学术报告
题 目:Alternating Nonnegative Least Squares for Nonnegative Matrix Factorization
报 告 人:储德林 教授 (邀请人:黎稳 )
新加坡国立大学
时 间:7月25日 10:00-11:00
地 点:数科院东楼401
报告人简介:
储德林,新加坡国立大学教授。1982年考入清华大学,获学士、硕士、博士学位。先后在香港大学,清华大学,德国TU Chemnitz(开姆尼斯工业大学)、University of Bielefeld(比勒费尔德大学)等高校工作过。主要研究领域是科学计算、数值代数及其应用,在SIAM系列杂志,Numerische Mathematik,Mathematics of Computation,IEEE, Trans.,Automatica等国际知名学术期刊发表论文一百余篇。任Automatica期刊的副主编,Journal of Computational and Applied Mathematics的顾问编委,Journal of The Franklin Institute期刊的客座编。
摘 要:
Nonnegative matrix factorization (NMF) is a prominent technique for data dimensionality reduction.In this talk, a framework called ARKNLS(Algernating Rank-k Nonnegativity constrained Least Squares) is proposed for computing NMF. First,a recursive formula for the solution of the rank-k nonnegativity-constrained least squares solution for the Rank-k NLS problem for any poisitive integer k. As a result, each subproblem for an alternating rank-k nonnegative least squares framework can be obtained based on this closed form solution. Assuming that all matrices involved in rank-k NLS in the context of NMF computation are of full rank, two of the currently best NMF algorithms HALS (hierarchical algernating least squares) and ANLS-BPP (Alternating NLS based on Block Principal Pivoting) can be considered as special cases of ARKNLS.

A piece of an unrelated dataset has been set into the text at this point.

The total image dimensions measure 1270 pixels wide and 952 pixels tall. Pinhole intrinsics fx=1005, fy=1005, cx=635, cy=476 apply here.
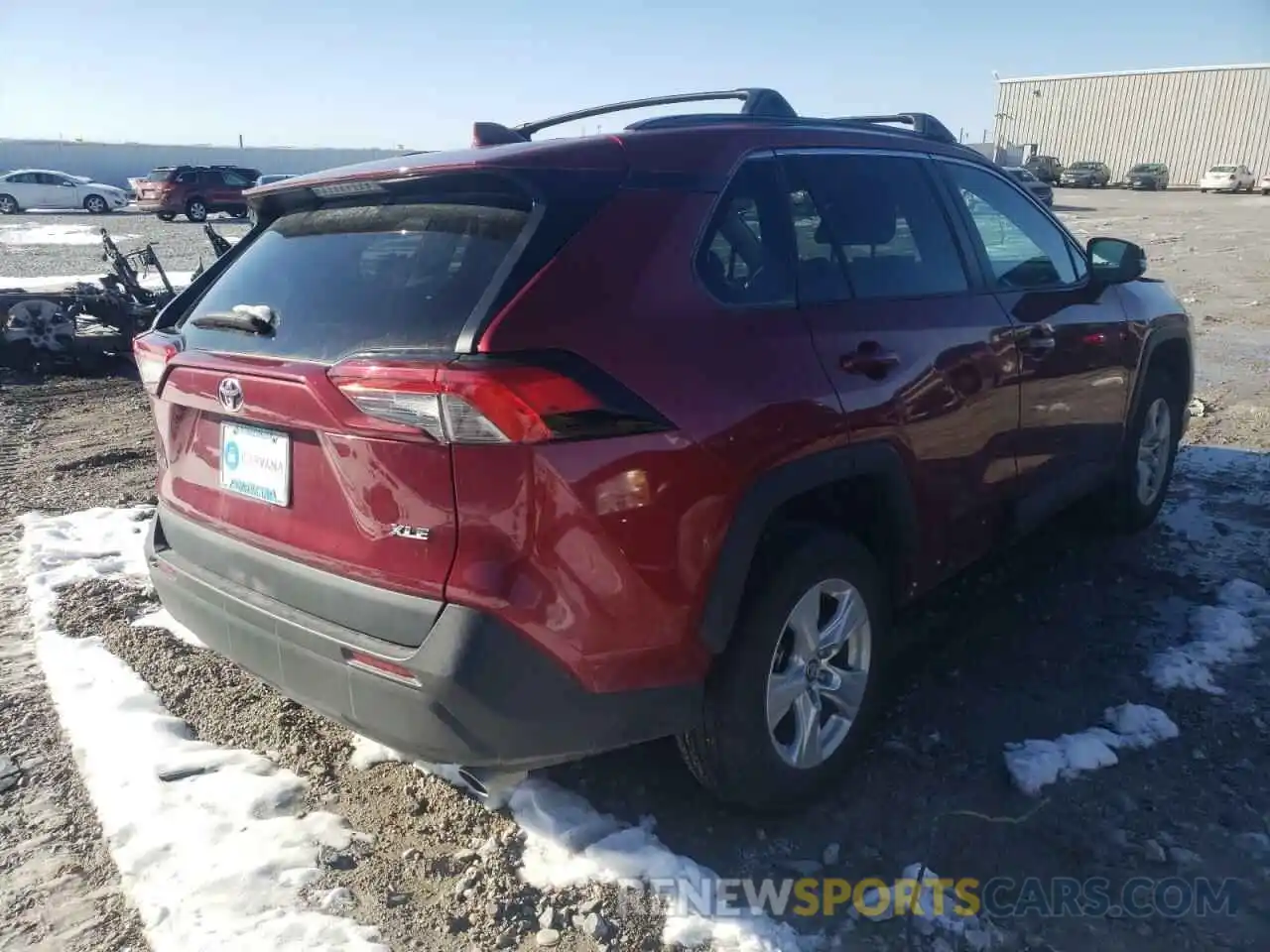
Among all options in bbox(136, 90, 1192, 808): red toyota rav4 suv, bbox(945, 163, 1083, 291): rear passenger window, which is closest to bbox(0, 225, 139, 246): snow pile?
bbox(945, 163, 1083, 291): rear passenger window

This talk is then focused on the framework with k=3, which leads to a new algortihm for NMF via the closed-form solution of the rank-3 NLS problem. Furthermore, a new strategy that efficiently overcomes the potential singularity problem in rank-3 NLS within the context of NMF computation is also presented. Extensive numerical comparison using real and synthetic data sets demonstrate that the propsoed algorithm provides state-of-the-art performance in terms of computational accuracy and cpu time.